Il apparaît, très doré par le soleil. Son ombre, vous le savez, engourdit, enivre d’hallucinations fiévreuses et, si l’on s’attarde sous son influence, elle devient mortelle.

Donc, la beauté de l’arbre doit être empruntée et surajoutée à lui-même.

En effet, sarclez l’upa de ses millions de chenilles pestifères et brillantes : et ce n’est plus qu’un arbre mort, aux fleurs d’un rose sale et dont le soleil n’arrache plus un reflet. Sa vertu meurtrière, même, disparaît si on le transplante hors du terrain propice à son action, et il ne tarde pas à dépérir, dédaigné de toute attention humaine.

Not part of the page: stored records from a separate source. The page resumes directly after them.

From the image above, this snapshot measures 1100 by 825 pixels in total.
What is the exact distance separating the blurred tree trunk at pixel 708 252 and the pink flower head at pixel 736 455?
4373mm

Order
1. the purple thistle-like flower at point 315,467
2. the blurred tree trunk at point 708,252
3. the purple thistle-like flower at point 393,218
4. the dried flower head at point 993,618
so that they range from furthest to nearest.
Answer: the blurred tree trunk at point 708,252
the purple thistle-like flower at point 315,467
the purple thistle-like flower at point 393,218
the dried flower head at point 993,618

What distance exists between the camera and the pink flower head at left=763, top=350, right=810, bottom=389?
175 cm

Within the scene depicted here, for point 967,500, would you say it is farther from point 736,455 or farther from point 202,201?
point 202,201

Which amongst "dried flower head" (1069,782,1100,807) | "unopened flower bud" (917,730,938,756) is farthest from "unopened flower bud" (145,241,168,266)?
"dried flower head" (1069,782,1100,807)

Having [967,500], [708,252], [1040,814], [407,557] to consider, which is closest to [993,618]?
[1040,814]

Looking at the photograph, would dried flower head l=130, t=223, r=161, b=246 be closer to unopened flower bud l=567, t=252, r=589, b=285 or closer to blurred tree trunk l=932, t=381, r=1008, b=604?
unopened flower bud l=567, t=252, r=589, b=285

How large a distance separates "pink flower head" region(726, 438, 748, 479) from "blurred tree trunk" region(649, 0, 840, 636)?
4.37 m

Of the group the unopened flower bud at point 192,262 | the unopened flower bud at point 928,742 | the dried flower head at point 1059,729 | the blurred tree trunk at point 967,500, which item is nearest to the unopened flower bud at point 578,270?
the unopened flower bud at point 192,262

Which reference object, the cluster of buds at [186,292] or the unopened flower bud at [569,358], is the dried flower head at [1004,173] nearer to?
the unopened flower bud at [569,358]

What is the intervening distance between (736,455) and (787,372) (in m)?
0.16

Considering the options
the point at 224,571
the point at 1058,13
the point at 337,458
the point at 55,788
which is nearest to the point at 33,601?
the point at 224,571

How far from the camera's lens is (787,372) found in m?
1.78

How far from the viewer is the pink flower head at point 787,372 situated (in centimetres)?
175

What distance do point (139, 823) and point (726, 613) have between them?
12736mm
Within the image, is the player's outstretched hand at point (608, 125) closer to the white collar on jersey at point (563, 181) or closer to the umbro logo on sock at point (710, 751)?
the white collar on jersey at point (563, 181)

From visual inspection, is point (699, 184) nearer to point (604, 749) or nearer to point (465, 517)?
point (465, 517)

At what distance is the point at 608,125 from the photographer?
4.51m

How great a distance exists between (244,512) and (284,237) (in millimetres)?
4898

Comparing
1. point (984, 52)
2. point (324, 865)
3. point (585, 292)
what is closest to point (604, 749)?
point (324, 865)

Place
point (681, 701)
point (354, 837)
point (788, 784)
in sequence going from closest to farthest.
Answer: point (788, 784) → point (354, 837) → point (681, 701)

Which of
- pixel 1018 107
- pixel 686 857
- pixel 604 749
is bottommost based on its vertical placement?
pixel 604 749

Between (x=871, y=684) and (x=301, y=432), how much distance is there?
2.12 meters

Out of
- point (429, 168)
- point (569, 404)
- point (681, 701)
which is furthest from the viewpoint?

Les chenilles lui sont nécessaires. Il se les approprie. Et tous deux s’attirent, lui et l’innombrable chenille, à cause de l’action funeste où doit se réaliser leur ensemble, qui les appelle en sa synthétique unité. Tel est l’upa, ― le manchenillier, si vous le voulez. Certains amours tiennent de son ombre.

Eh bien ! en échenillant de leurs attraits, aussi délétères qu’artificiels, la plupart de ces femmes dont l’ombre est mortelle, ― il en reste… ce qui reste de l’upa dans cette même conjoncture.